● **WHAT THE TASK REQUIRES**: List each line in the records below that contains the string "disk", matching case exactly.

======

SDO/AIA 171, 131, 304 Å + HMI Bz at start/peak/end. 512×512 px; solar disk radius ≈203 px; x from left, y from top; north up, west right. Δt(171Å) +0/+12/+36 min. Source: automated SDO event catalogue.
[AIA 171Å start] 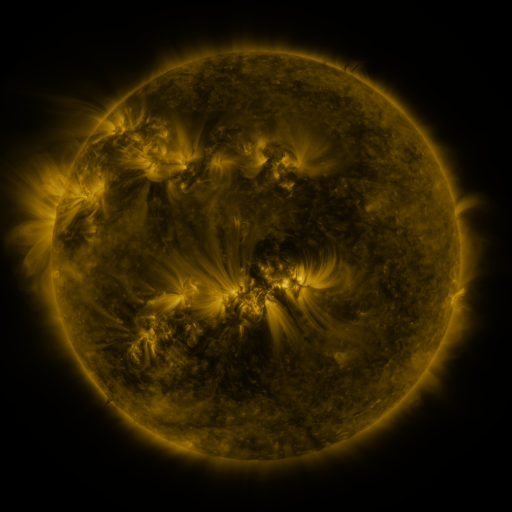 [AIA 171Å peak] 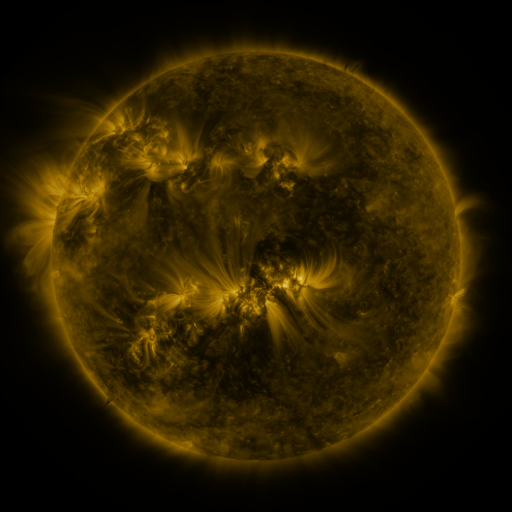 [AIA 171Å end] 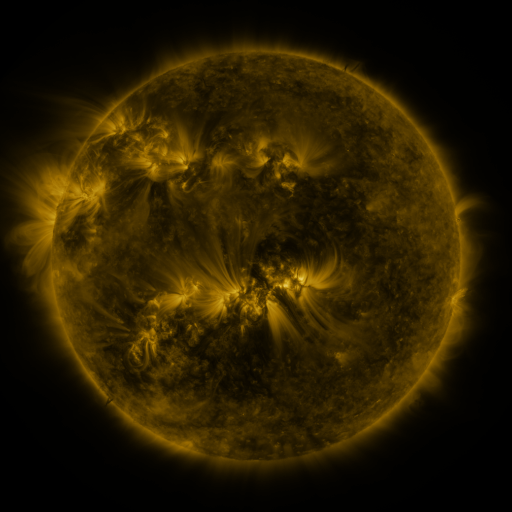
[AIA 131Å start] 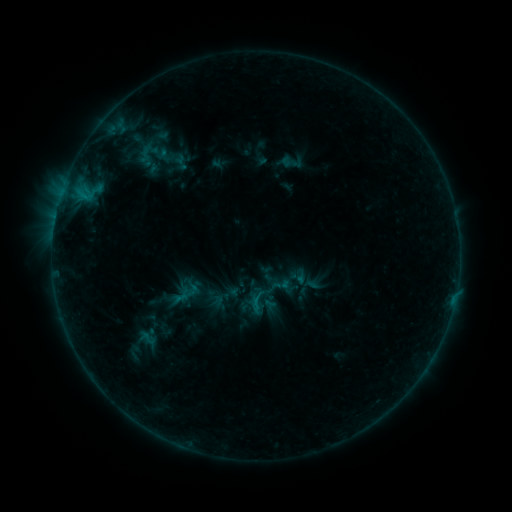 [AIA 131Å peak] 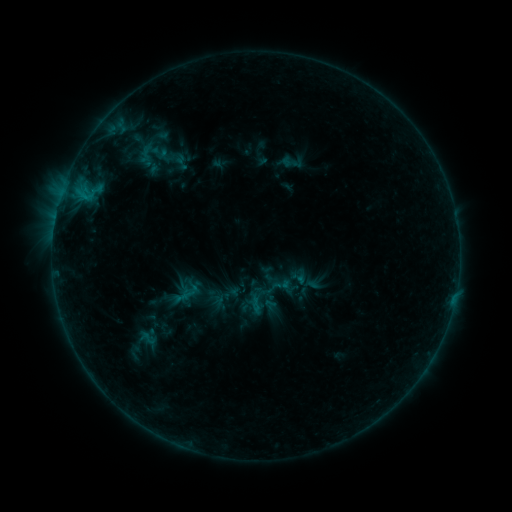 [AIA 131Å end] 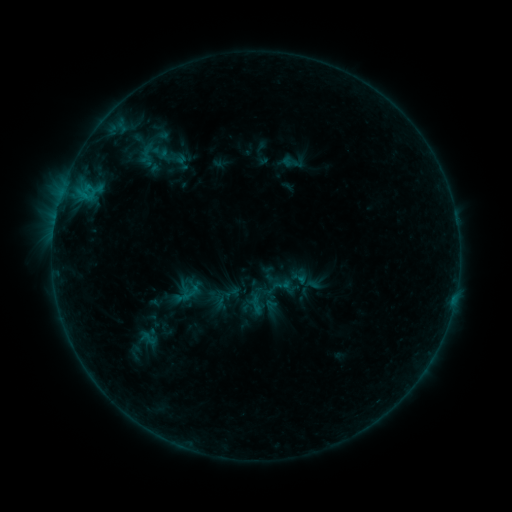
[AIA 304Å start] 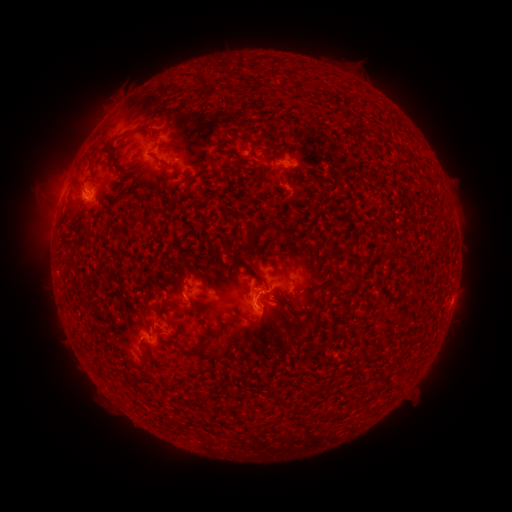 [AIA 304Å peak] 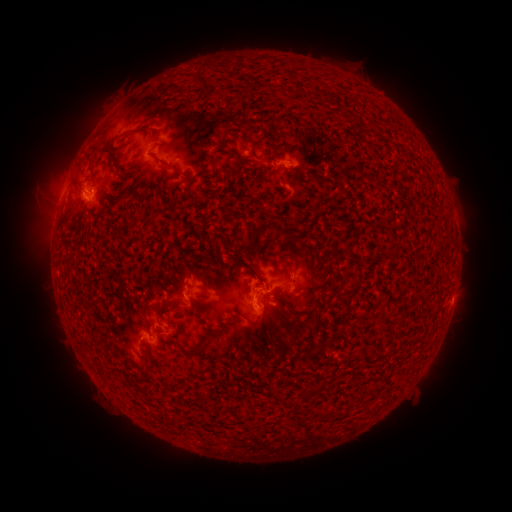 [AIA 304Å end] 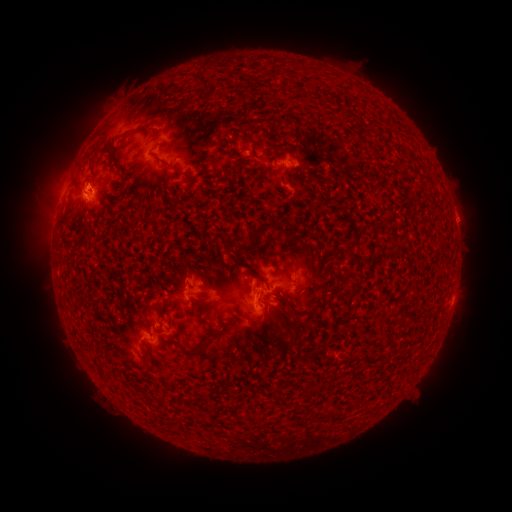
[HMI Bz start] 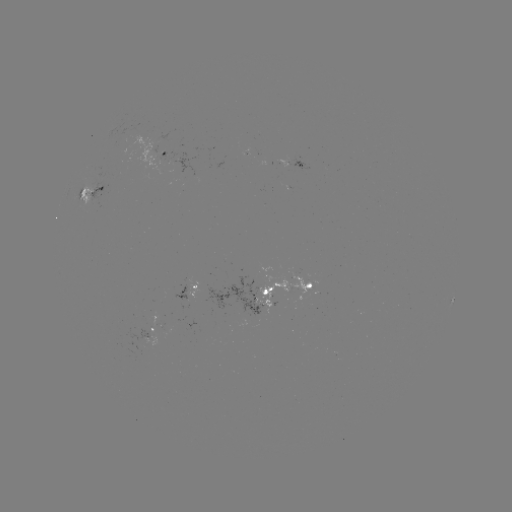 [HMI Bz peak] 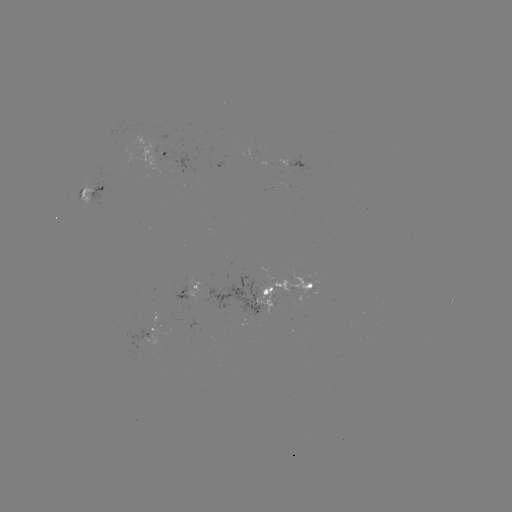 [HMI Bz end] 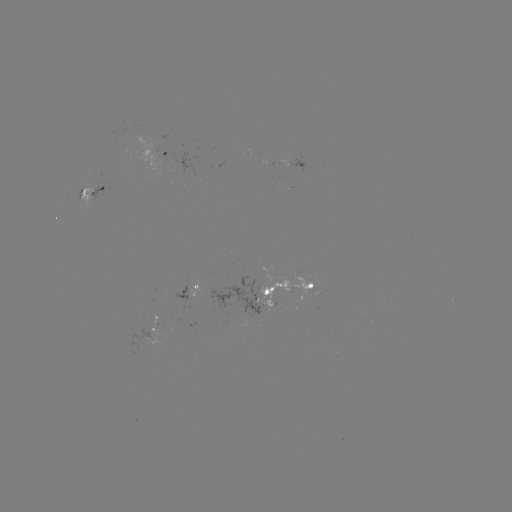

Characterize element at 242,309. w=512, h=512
emerging-flux region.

======

● **SOLUTION FOR THIS PROBLEM**:
SDO/AIA 171, 131, 304 Å + HMI Bz at start/peak/end. 512×512 px; solar disk radius ≈203 px; x from left, y from top; north up, west right. Δt(171Å) +0/+12/+36 min. Source: automated SDO event catalogue.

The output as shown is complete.